### What to produce:
Answer these questions from the text below about learning words with frequency lists:
1. About how many encounters with a word does it say are needed for stable learning?
2. How many years of work are the site's word lists the result of?
3. Which corpus supplies the data in its table?

Why & how to use frequency
lists to learn words
Tom CObb
(cobb.tom at uqam.ca)
Frequency-based wordlists can
help you expand your English vocabulary by telling you
which words you should try to learn. These lists
contain the words that are very common in English, but
that you are unlikely to discover in a random or natural
manner. Learning your L1 (first language), you had lots
of time at your disposal, to discover all of the common
words of your language and to learn them without trying.
But in a second language there is simply not enough
time for this to occur. Why? Because many common words
and phrases are nonetheless not all that common, occuring
only a few times per million words of natural text.
How many million words of English are you likely to
read this year? Moreover, several encounters with each
word (probably about ten) are needed for stable learning
to occur.
Why would you want to know all or most of the highest
frequency words of English? For the simple reason that
English, like any other language, has the habit of recycling
a relatively small number of words over and over again,
and if you know these words then your reading power
can be enhanced dramatically for a relatively modest
learning investment.
With a random or 'discovery' approach to lexical growth,
you will learn many words that are rare and relatively
useless for you, yet you will fail to notice the words
that recur often enough to repay the effort of learning.
The word lists presented on this website are the result
of more than 50 years work and are based on large scale
computational analysis of English text and speech corpora.
They are intended to deliver the main words of English
to you in a shortened time frame, and deliver along
with them enough contextual and definitional information
to get solid learning underway.
|
Different words |
Percent
of word tokens in average text |
| 86,741 |
100
% |
| 43,831 |
99.0 |
|
6,000 |
89.9 |
|
5,000 |
88.6 |
|
4,000 |
86.7 |
|
3,000 |
84 |
|
2,000 |
79.7 |
| 1,000 |
72.0 |
|
10 |
23.7 |
Table 1
How small a number of words are these 'main words'
that are recycled over and over in Enlgish (or any other
language)? Suppose your goal is to read academic English
texts with good comprehension, and to use reading as
a way to expand your vocabulary still further. In that
case, your first goal should be to make sure you know
the 2000 most frequent word families of English (headwords
and their main inflections and derivations), because
these words make up roughly 80% of the individual words
(word tokens) in any English text. This can be seen
in the table on the left, which shows data from the
Brown corpus, (which can be accessed from this site),
as cited in Nation (1990) p.17, and Nation (2001) p.
15.

### Source excerpt:
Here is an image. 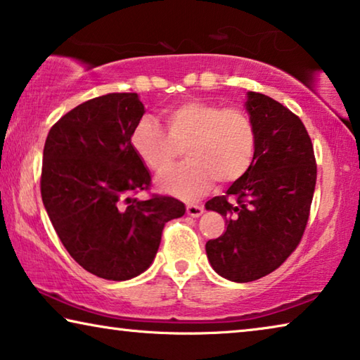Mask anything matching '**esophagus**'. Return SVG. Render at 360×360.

### Correct response:
1. Probably about ten.
2. More than 50 years.
3. The Brown corpus.